(Extracted text)
Abstract

Parkinson's disease (PD) has traditionally been viewed as an α-synucleinopathy brain pathology. Yet evidence based on postmortem human and animal experimental models indicates that the spinal cord may also be affected. Functional magnetic resonance imaging (fMRI) seems to be a promising candidate to better characterize spinal cord functional organization in PD patients. Resting-state spinal fMRI was performed in 70 PD patients and 24 age-matched healthy controls, the patients being divided into three groups based on their motor symptom severity: PDlow (n=24), PDmed (n=22), and PDadv (n=24) groups. A combination of independent component analysis (ICA) and a seed-based approach was applied. When pooling all participants, the ICA revealed distinct ventral and dorsal components distributed along the rostro-caudal axis. This organization was highly reproducible within subgroups of patients and controls. PD severity, assessed by Unified Parkinson's Disease Rating Scale (UPDRS) scores, was associated with a decrease in spinal functional connectivity (FC). Notably, we observed a reduced intersegmental correlation in PD as compared to controls, the latter being negatively associated with patients' upper-limb UPDRS scores (P=0.0085). This negative association between FC and upper-limb UPDRS scores was significant between adjacent C4-C5 (P=0.015) and C5-C6 (P=0.20) cervical segments, levels associated with upper-limb functions. The present study provides the first evidence of spinal cord FC changes in PD and opens new avenues for the effective diagnosis and therapeutic strategies in PD. This underscores how spinal cord fMRI can serve as a powerful tool to characterize, in vivo, spinal circuits for a variety of neurological diseases. © 2023 The Authors. Movement Disorders published by Wiley Periodicals LLC on behalf of International Parkinson and Movement Disorder Society.

(What you should do)
Answer these questions from the abstract on spinal cord fMRI in Parkinson's disease:
1. How many PD patients and how many healthy controls underwent resting-state spinal fMRI?
2. Which two analysis methods were combined?
3. What scale was used to assess PD severity?

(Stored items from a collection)

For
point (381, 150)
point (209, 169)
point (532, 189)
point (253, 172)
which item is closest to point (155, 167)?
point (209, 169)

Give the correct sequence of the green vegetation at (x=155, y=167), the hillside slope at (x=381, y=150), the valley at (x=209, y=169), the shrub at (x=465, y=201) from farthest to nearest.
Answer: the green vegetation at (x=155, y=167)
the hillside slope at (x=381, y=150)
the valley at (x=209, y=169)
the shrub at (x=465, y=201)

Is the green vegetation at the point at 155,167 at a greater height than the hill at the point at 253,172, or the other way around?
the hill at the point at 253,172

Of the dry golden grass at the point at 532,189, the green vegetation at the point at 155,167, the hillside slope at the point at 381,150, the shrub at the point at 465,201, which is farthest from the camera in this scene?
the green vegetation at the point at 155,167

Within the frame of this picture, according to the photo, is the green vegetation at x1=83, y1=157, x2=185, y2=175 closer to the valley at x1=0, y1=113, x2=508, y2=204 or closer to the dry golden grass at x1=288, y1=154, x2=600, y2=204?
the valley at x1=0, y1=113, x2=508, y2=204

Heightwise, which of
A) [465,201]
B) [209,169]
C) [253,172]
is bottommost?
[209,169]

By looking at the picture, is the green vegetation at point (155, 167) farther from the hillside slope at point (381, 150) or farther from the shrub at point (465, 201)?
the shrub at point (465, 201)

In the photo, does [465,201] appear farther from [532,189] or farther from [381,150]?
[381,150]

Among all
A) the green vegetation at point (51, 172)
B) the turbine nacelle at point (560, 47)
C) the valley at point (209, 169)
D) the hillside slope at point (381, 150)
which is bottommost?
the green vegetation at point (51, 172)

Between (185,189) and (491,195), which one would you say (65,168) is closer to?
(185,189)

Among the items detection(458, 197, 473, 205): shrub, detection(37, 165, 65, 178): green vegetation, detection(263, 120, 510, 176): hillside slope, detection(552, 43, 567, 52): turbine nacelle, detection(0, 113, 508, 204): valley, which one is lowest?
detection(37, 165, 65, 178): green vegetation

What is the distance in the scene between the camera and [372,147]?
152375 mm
==
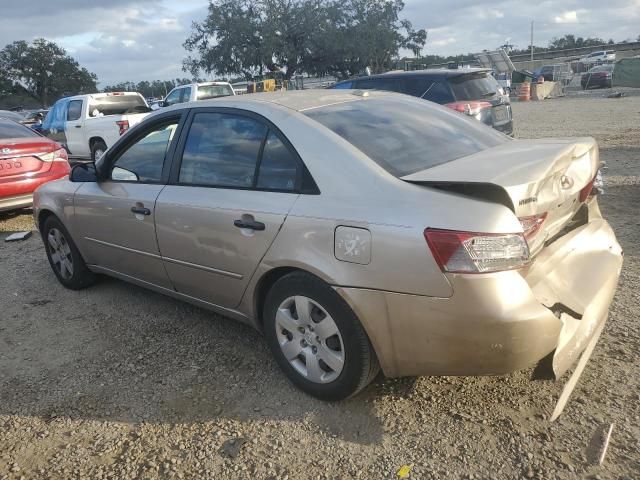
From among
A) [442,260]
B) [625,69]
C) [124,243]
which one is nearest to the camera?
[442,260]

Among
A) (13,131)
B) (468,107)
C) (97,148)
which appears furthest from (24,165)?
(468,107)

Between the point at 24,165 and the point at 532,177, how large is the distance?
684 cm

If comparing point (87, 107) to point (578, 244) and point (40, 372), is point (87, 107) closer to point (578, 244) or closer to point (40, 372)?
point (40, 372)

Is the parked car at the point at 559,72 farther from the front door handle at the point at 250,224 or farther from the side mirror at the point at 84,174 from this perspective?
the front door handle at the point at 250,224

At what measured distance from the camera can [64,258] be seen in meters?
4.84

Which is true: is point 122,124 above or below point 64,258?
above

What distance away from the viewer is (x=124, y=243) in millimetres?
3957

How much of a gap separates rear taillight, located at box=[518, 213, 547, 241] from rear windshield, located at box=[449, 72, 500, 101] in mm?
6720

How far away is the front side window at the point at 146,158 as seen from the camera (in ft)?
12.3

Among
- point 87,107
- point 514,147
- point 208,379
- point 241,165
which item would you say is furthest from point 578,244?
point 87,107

(Exercise output)
1. 70 PD patients and 24 age-matched healthy controls.
2. Independent component analysis (ICA) and a seed-based approach.
3. The Unified Parkinson's Disease Rating Scale (UPDRS).